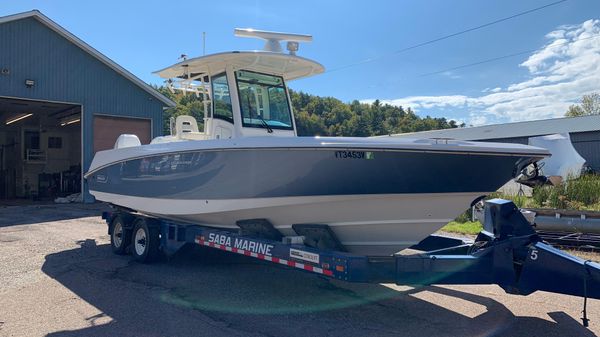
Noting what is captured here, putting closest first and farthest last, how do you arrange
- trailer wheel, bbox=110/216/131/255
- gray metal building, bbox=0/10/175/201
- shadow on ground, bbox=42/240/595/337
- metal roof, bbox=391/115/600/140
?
shadow on ground, bbox=42/240/595/337 → trailer wheel, bbox=110/216/131/255 → gray metal building, bbox=0/10/175/201 → metal roof, bbox=391/115/600/140

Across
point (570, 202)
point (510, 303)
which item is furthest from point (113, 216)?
point (570, 202)

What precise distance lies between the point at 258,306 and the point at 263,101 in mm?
2829

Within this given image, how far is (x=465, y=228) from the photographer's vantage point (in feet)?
32.5

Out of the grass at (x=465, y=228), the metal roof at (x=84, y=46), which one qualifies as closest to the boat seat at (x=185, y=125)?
the grass at (x=465, y=228)

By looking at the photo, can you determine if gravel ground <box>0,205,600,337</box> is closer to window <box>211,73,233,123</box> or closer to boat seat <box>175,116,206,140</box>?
boat seat <box>175,116,206,140</box>

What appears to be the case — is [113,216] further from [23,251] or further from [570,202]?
[570,202]

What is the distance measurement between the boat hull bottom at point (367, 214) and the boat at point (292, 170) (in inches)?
0.4

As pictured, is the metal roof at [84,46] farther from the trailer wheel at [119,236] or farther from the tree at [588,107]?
the tree at [588,107]

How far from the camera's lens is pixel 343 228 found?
5004mm

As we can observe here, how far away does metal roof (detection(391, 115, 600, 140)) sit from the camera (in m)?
28.5

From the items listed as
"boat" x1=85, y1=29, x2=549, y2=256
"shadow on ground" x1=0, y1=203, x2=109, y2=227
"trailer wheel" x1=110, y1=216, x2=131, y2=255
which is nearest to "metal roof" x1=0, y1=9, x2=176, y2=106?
"shadow on ground" x1=0, y1=203, x2=109, y2=227

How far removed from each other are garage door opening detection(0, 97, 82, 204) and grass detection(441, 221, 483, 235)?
1568 centimetres

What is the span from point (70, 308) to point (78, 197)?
546 inches

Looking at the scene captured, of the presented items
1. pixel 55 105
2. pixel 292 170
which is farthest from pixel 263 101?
pixel 55 105
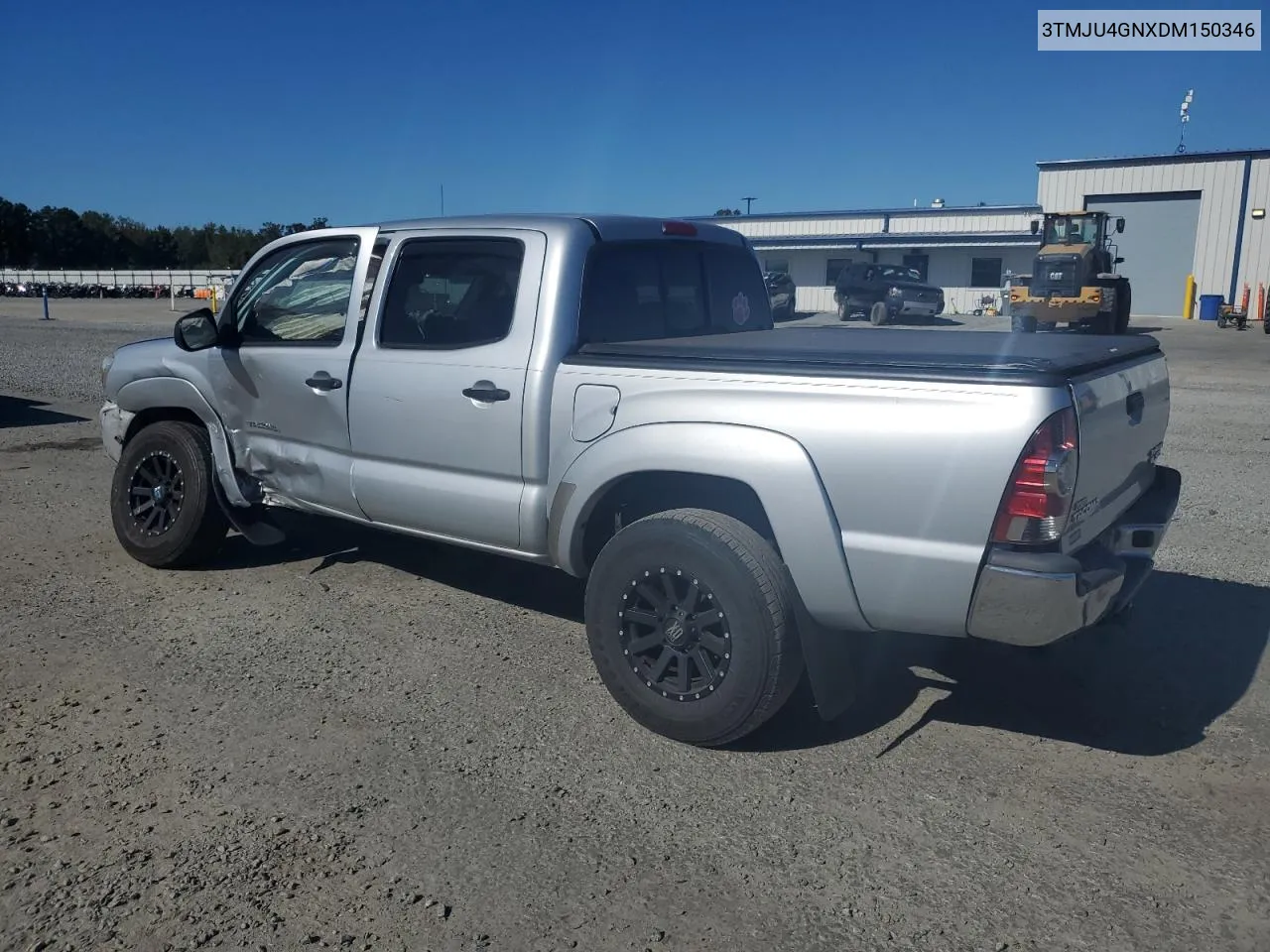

Requirements: Extract each line of the items above that contains the word "farthest", treating uppercase and lowercase as different.

Answer for this exercise:
Noting what is captured here, putting closest first and farthest last, how do you arrange
which is farthest from pixel 263 101?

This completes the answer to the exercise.